### PROBLEM TO SOLVE
Each line below that contains "level" should be counted. Give only the total.

┌──

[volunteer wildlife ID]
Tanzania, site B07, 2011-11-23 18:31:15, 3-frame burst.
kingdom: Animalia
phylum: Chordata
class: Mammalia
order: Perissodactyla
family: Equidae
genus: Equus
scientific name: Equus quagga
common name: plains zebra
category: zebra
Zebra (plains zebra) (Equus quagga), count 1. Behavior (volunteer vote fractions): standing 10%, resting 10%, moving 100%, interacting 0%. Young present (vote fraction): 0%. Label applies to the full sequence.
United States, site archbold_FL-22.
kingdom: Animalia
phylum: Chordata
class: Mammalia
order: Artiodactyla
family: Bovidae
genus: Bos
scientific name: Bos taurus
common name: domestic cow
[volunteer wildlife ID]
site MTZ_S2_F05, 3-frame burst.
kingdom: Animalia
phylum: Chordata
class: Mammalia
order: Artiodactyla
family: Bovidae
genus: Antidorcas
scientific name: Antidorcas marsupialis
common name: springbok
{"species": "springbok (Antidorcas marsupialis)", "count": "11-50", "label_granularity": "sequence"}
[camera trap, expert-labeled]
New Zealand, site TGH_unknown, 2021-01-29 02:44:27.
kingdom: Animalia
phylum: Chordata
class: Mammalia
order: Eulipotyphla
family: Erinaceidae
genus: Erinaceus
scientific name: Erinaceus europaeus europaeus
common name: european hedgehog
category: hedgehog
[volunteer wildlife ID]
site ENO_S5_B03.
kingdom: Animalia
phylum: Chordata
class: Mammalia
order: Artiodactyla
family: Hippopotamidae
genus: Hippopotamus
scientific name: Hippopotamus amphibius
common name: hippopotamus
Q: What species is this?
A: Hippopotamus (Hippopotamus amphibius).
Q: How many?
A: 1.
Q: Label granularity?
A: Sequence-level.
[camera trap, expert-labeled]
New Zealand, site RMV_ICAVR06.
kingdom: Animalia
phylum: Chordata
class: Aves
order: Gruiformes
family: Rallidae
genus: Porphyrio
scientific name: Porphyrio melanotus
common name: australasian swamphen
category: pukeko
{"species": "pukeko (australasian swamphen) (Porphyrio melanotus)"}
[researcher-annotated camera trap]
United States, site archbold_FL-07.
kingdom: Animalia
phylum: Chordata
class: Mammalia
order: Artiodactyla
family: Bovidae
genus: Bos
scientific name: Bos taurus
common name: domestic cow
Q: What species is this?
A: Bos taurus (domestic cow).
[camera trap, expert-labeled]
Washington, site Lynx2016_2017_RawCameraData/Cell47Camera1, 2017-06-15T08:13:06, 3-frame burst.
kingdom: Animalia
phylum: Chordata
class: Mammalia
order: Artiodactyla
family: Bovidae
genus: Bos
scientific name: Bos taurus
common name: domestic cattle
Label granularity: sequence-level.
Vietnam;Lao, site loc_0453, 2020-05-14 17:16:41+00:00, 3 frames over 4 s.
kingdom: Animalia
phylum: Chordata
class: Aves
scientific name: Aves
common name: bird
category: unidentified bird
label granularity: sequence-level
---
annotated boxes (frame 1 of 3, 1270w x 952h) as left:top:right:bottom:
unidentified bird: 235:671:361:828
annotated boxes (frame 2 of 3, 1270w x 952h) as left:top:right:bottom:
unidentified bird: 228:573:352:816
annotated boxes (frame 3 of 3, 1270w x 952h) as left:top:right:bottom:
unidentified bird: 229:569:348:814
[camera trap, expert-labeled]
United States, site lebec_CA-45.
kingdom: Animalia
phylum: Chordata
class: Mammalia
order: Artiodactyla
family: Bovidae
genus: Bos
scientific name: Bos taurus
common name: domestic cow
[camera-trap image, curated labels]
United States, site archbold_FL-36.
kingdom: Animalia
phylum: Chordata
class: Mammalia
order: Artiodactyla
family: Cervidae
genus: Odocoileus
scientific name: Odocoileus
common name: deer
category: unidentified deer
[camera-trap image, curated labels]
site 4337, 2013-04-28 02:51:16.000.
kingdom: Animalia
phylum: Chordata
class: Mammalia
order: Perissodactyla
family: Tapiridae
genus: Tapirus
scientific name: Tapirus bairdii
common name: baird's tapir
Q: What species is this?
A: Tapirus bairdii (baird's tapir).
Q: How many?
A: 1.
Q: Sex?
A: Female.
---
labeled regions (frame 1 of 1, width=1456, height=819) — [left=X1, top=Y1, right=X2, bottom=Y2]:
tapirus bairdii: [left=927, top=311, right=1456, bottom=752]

└──

### THE COMPLETED TASK
3